- [Page extract]
--------------------------------------------------

Debra Tann, who is a certified dementia educator, has a front-row seat to the disproportionate impact Alzheimer’s disease and related dementias have in communities of color. She has lived in Valdosta, a city of 56,000, whose population is primarily Black, for three decades and has made it her mission to educate and empower members of her community to participate in clinical research. Beyond simply promoting equity, what’s at stake is the development of tailored treatments that could help stop dementia in communities of color nationwide.   

Clinical trials have long been hindered by a lack of diversity, where people of northern European descent are significantly overrepresented and Black, Latino, Asian and Indigenous peoples are left out. This problem is especially acute for Alzheimer’s disease. For example, the phase 3 trial of the promising new drug donanemab enrolled 1736 people, but only 35 Black and 59 Hispanic participants, representing 5 percent of the study. Likewise, lecanemab, the first Alzheimer’s drug to receive full approval by the U.S. Food and Drug Administration, was tested in a 1,795-person trial, but only 2.5 percent of the participants were Black and 12.5 percent Hispanic.

Across more than 100 Alzheimer’s drug trials, 95 percent of participants were white, a percentage that’s remained stubbornly high over the past 20 years. The lack of representation may be even greater than these numbers would suggest because Black patients are twice as likely as white patients to have dementia, while Hispanic patients are 1.5 times as likely. “The vast amount of our research and understanding of Alzheimer’s—and other related dementias—are based on these rarefied, highly educated, high socioeconomic status, non-Latinx white samples,” says Monica Rivera-Mindt, a professor of psychology at Fordham University.

Despite their higher rates of dementia, people of color more often fail to qualify for trials than white people. In general, marginalized groups are ruled out because they have a higher rate of comorbidities and their blood screenings reveal lower levels of Alzheimer’s pathology than white people with similar disease progression. In addition to steering Alzheimer’s research and development away from people of color, these disparities draw into question our understanding of the disease itself. “It’s a terrible waste of time, efforts and resources to start going down the wrong path for the next 30 years because we don’t understand the differences in disease biomarkers between people of differing ancestries,” says Nancy Lynn, a senior vice president at the BrightFocus Foundation and co-leader of the project engaging local communities in Alzheimer’s research in Valdosta. “Brain health equity begins in the lab.”

Reversing decades of underrepresentation is not a short-term project, and it involves years of building trust among clinicians, researchers and everyday people. Through community-based programs, scientists and activists are beginning to do the work of bridging the gap between the medical establishment and local communities. The program in Valdosta and another in Rio Grande City, Texas, demonstrate the need to move beyond a one-size-fits-all approach and toward a more personalized model for Alzheimer’s clinical trials.

--------------------------------------------------

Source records
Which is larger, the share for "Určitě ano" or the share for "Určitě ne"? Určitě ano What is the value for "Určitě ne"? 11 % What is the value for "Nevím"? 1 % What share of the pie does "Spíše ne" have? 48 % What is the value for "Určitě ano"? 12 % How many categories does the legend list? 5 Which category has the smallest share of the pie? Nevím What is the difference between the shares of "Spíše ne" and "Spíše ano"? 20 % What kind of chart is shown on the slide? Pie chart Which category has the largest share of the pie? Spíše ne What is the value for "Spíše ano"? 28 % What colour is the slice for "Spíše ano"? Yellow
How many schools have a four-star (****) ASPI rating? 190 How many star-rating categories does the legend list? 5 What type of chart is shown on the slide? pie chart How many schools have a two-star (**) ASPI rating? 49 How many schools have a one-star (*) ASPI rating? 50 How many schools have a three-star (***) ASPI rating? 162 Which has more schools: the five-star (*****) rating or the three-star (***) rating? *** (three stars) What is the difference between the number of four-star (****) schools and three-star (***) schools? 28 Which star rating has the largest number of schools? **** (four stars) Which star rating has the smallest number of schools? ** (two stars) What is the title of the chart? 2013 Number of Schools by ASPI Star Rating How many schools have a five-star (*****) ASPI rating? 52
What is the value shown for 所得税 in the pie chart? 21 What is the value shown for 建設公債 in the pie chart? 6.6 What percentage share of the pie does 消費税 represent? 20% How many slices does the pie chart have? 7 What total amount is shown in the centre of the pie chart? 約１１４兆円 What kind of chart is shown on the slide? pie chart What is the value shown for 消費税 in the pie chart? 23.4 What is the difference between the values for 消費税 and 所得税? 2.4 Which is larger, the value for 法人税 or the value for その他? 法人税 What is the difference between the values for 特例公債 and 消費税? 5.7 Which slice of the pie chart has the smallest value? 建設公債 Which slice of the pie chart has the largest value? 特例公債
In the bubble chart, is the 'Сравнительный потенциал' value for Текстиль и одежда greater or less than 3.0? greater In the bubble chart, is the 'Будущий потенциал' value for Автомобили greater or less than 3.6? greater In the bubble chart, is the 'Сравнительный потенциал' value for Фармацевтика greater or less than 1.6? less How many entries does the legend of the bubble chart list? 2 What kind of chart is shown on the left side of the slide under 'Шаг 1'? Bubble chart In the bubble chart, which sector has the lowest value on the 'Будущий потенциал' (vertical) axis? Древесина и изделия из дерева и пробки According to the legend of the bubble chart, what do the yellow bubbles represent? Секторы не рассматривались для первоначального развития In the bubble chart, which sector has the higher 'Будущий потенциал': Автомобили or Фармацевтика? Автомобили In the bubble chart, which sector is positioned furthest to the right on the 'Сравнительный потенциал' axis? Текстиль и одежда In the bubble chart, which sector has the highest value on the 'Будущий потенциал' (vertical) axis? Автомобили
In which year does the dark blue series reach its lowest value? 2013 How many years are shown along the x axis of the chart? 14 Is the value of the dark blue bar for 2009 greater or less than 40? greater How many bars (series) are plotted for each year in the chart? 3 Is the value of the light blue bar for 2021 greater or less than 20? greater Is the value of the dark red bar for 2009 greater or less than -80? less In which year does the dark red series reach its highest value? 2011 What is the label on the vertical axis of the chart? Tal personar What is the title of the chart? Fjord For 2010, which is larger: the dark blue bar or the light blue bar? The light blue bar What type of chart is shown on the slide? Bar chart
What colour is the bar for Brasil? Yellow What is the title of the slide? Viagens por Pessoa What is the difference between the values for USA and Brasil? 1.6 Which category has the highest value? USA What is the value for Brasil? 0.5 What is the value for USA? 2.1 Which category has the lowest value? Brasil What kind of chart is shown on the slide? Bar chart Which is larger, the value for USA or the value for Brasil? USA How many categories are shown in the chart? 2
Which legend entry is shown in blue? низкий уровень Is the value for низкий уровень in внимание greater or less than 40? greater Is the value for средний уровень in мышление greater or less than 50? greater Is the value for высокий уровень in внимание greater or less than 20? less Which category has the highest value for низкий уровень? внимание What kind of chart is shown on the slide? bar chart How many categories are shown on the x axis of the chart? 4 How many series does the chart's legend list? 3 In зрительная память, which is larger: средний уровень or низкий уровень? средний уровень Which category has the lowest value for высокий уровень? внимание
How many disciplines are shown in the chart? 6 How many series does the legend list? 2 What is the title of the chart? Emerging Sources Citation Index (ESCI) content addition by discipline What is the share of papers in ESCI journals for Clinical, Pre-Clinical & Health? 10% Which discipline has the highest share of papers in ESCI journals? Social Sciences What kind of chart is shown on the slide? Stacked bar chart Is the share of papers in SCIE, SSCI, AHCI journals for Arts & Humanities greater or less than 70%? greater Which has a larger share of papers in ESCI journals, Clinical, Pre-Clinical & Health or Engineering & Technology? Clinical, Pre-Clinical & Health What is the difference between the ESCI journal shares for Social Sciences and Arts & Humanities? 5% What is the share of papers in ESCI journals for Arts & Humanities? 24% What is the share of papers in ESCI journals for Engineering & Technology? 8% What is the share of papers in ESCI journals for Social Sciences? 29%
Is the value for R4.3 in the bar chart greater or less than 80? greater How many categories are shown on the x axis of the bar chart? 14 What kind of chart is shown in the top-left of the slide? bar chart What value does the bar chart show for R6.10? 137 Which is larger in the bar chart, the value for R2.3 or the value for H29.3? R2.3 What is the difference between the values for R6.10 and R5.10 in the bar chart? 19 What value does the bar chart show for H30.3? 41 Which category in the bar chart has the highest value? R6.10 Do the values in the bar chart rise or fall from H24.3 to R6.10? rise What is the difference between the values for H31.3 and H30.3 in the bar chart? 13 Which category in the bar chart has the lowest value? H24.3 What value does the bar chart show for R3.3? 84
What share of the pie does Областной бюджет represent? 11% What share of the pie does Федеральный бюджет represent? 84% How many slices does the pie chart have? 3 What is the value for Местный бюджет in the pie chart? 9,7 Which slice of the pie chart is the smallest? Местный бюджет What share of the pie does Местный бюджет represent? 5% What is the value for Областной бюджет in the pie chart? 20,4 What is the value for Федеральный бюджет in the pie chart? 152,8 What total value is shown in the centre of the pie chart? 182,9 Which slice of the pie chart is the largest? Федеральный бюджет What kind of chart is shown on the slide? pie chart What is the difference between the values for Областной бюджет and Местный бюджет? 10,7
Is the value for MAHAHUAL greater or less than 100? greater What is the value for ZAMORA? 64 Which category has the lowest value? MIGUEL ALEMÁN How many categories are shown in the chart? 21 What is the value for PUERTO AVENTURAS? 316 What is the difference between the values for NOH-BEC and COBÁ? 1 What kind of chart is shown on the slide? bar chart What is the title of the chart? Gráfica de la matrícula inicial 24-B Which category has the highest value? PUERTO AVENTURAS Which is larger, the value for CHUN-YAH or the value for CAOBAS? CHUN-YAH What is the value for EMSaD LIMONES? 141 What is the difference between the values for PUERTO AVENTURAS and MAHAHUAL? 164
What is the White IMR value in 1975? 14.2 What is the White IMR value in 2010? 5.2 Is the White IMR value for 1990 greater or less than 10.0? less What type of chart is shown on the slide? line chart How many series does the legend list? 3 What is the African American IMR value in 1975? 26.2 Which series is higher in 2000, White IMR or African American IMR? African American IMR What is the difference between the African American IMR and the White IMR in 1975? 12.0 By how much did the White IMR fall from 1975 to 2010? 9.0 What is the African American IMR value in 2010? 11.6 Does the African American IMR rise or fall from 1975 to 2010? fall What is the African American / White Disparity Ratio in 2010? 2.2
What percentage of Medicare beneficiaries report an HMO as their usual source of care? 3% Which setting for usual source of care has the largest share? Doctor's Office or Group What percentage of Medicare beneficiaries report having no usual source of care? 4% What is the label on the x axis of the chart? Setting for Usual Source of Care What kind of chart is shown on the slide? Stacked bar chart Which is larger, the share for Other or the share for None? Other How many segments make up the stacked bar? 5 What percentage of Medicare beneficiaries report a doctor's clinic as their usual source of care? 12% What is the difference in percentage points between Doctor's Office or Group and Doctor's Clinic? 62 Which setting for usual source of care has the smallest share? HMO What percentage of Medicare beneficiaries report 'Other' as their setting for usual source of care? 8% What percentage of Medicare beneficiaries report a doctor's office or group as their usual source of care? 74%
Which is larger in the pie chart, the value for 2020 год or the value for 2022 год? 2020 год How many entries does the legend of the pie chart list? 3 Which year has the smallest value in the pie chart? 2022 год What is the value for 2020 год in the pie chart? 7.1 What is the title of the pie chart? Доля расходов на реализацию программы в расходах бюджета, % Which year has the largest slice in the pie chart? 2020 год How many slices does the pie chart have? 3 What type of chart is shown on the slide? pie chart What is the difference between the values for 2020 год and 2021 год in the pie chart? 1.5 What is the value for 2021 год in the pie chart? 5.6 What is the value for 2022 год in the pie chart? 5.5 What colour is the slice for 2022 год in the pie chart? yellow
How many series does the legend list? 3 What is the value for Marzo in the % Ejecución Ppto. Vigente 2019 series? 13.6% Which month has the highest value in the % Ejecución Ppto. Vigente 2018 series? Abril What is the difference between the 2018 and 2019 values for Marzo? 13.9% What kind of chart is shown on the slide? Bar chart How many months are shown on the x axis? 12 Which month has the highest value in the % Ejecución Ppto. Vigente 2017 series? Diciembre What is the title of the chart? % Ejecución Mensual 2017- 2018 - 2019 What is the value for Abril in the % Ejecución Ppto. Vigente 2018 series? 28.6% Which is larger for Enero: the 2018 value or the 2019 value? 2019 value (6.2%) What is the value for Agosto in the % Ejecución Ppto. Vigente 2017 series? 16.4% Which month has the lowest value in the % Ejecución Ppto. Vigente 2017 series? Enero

--------------------------------------------------

- [Exercise details] Edit the stretch of the passage on dementia research from "Across more than" through "at Fordham University.", replacing "stubbornly" with "persistently". The records aren't needed for this.

- [Response below]
Across more than 100 Alzheimer’s drug trials, 95 percent of participants were white, a percentage that’s remained persistently high over the past 20 years. The lack of representation may be even greater than these numbers would suggest because Black patients are twice as likely as white patients to have dementia, while Hispanic patients are 1.5 times as likely. “The vast amount of our research and understanding of Alzheimer’s—and other related dementias—are based on these rarefied, highly educated, high socioeconomic status, non-Latinx white samples,” says Monica Rivera-Mindt, a professor of psychology at Fordham University.